When college student Varsha Prasad moved to Bengaluru from Patna to study in a city college, she was a tad apprehensive about finding a good place to stay. A quick online check and she bagged a bed for about Rs 13,000 a month at a student co-living centre, close to her college, complete with amenities such as three homely meals a day, air conditioning, Wi-Fi access, swimming pool and so on. “I find it very safe and do not have to worry about issues such as laundry, general upkeep and other related activities. We also have seminars, meetups and so on at the space, which make living here far more comfortable than a hostel.”

As more and more Indians migrate across the country, in search of better jobs and educational opportunities, co-living, especially in the student living space has become very popular among investors and customers alike. The monthly rentals in these spaces range from Rs 9,500 to Rs 18,000 or upwards, depending on the facilities they offer.

Companies such as Oxfordcaps (6,000 beds), Stanza Living (15,000 beds) and Oyo Life (10,000+ beds) are among the main players in the space.

Data by property consulting firm Anarock, says that Sequoia Capital invested $10 million in Delhi-based student accommodation platform, Stanza Living, in 2018. Goldman Sachs and HDFC were also key contributors to student housing last year, solidifying interest of global investors in this new and upcoming segment.

The report also states that Warburg Pincus, a global Private Equity fund, and mid-market chain, Lemon Tree Hotels, set up a JV in late 2018 to create the first co-living platform focusing on the development of affordable and conveniently located spaces for students and young working professionals across major educational clusters and key office markets in India. Another major player in the student living segment, Oxfordcaps recently received an infusion of about $8 million (about Rs 56 crore) from multiple investors. Major players such as Oyo and Nestaway also operate in this segment. Most of these spaces offer students comfortable beds, customised amenities that include air conditioning, Wi-Fi access, round the clock security and so on, a far cry from dingy rooms and stuffy paying guest accommodations, that most students and young professionals depend on.

Anindya Datta, co-founder of Stanza living, a major player in the segment says, “We feel that the entry of professionally-managed student housing companies will challenge the infrastructure and service-quality gaps that the student housing sector has historically been riddled with. The sector will continue to grow robustly, driven by migrant-student demand that is expected to echo the growth in higher education avenues.”

Huge shortage

He adds, “Of the 36 million students who migrate for education opportunities, over 11 million need housing, since colleges lack the bandwidth to offer accommodation to everyone. We have 15,000 beds across the country and are planning to scale up soon. It is the key educational hubs such as Delhi NCR, Bengaluru, Hyderabad and Pune that are seeing a lot of interest in this space.”
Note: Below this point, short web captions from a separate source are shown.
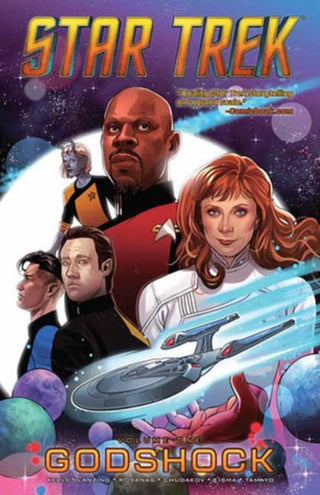 Cover image for 9798887242859 - Star Trek, Vol. 1: Godshock
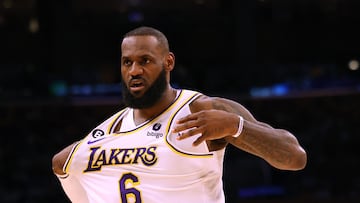 LeBron James habló luego de la victoria de Los Ángeles Lakers en el juego 3 de la primera ronda de los Playoffs 2023 de NBA; ignoró a Dillon Brooks.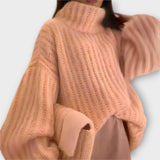 Paulina - Udobna ženska dolg rokav hoodie s kapuco
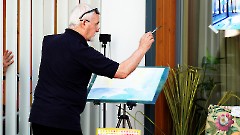 Мастер-класс по акварели от художника Валерия Макового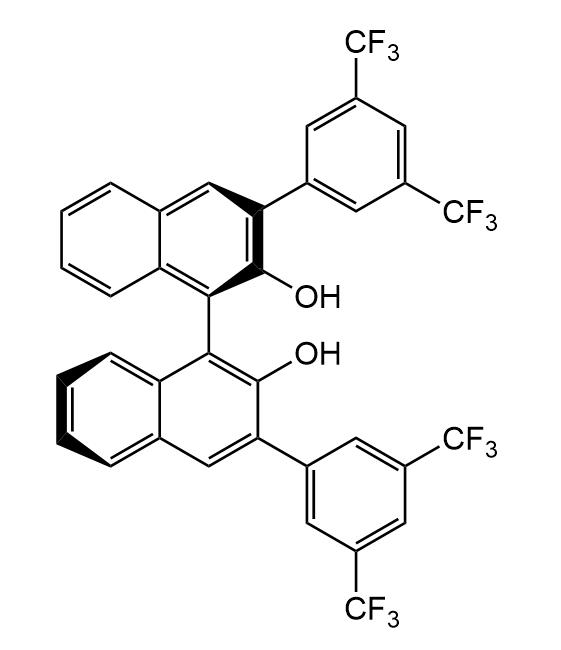 (R)-(+)-3,3′-双(3,5-双(三氟甲基)苯基)-1,1′-二-2-萘酚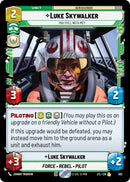 Luke Skywalker - You Still With Me? (Foil)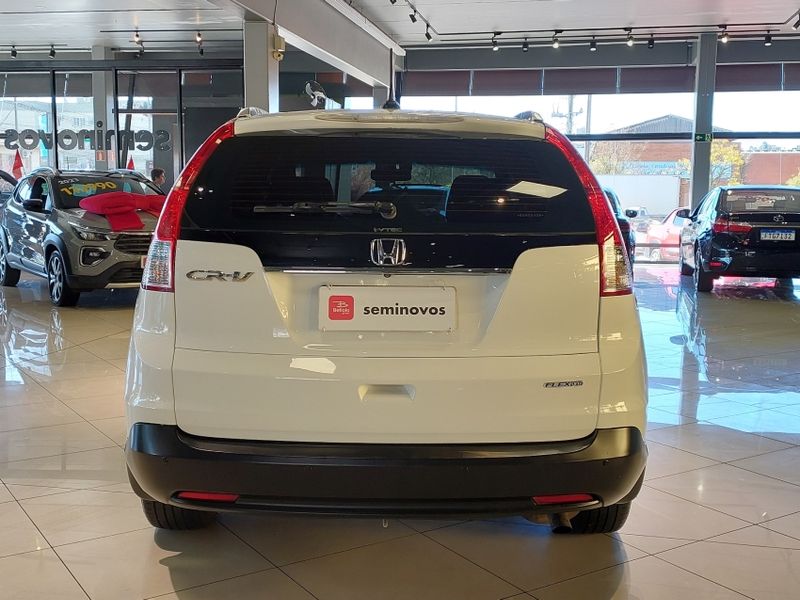 Honda CRV 2.0 EXL 4X2 16V FLEX 4P AUTOMÁTICO 2013/2013 BETIOLO NOVOS E SEMINOVOS LAJEADO / Carros no Vale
Most of these student co-living spaces are situated in close proximity to educational hubs in cities. In Bengaluru for instance, Datta points out, “Our residences are located in Bannerghatta, Koramangala, Yelahanka, Mathikere and Electronic city.”

This is an assessment Rohit Kapoor, CEO, New Real Estate Businesses, Oyo agrees with. “There is an untapped demand of 60 million beds currently and this creates a huge opportunity for companies and start-ups operating in the area. With OYO Life, we offer essential amenities like Wi-Fi connectivity, television, regular housekeeping, power backup, CCTV surveillance, and 24/7 care-taking. We are in 260 buildings, have more than 10,000 beds and are adding more than 3,000 beds every month.”
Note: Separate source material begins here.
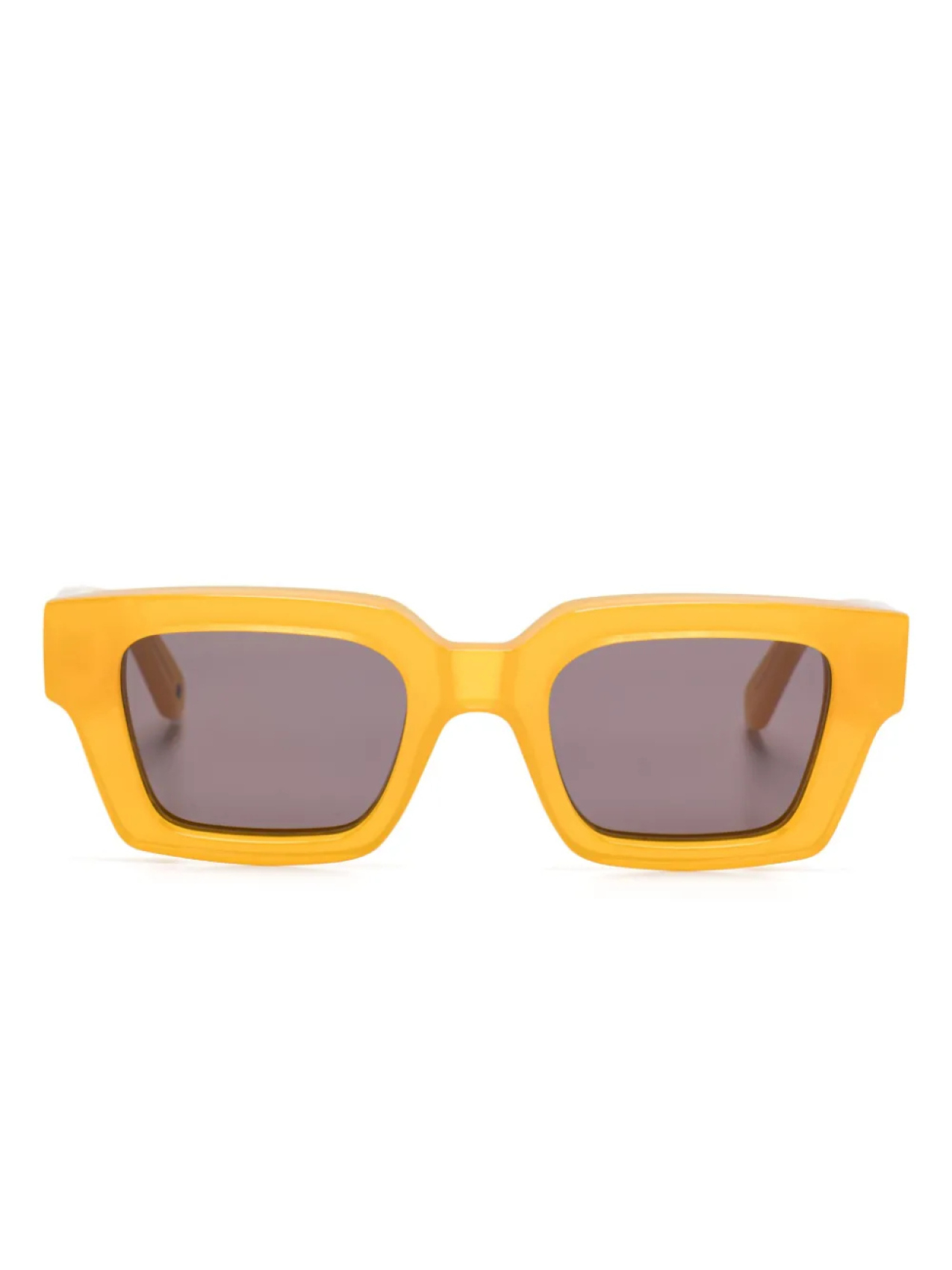 

Солнцезащитные очки в прямоугольной оправе Off-White Eyewear, желтый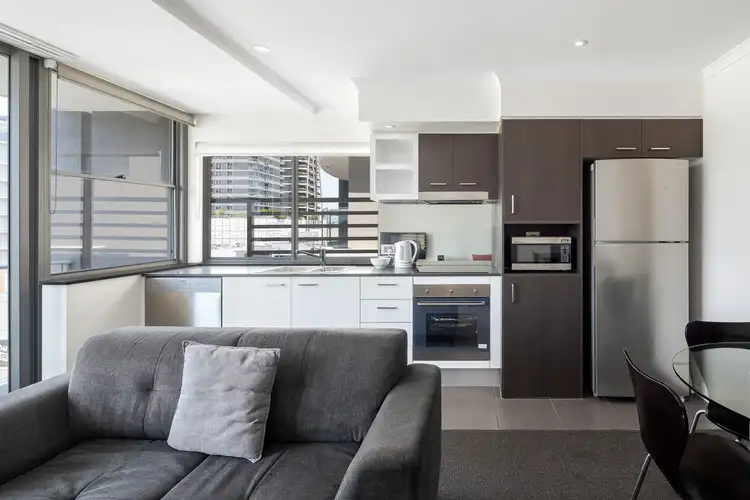 Second view of Homely apartment listing, 601/16 Merivale Street, South Brisbane QLD 4101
For many service providers in this space, technology is playing a vital role as an enabler for better management.

Suresh Rangarajan, founder of co-living space, Co Live, says, “We have adopted technology at a large scale in access control management engine (IoT based proprietary access control technology), centralised security monitoring ( IoT based video surveillance), Smart home operating and networking assistance (SHONA)- (AI based assistance for customer service and concierge). Living space providers have app-enabled services like hassle-free rent payments, property exploration and evaluation services.”

He adds, “There is a need to build a strong sense of community where new friendships and relationships can foster. Co-living is creating a fresh mode of accommodation with an emphasis on improving the issues of loneliness and creating better community relationships.”
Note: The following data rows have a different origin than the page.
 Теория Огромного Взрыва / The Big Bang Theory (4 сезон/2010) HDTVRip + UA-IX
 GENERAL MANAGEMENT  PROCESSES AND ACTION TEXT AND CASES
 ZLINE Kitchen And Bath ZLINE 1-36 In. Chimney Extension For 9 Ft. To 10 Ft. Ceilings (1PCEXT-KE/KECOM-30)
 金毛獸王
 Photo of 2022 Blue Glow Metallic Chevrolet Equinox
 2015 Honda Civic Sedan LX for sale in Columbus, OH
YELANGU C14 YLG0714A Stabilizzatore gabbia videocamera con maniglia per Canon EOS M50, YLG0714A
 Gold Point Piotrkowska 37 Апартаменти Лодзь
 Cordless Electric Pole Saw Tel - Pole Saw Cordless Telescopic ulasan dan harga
Murali T, partner and head, Startups PWC, says that at this juncture, primarily, co-living is a real estate play. “The new players are offering many new facilities and amenities that one would not get in a regular accommodation. Since colleges are not specialised in the task of offering accommodation, this is an area that these players have tapped into. These spaces are very similar to co-working spaces such as WeWork, with multiple amenities and so on. These spaces are different from general co-living spaces since they have a captive user base.”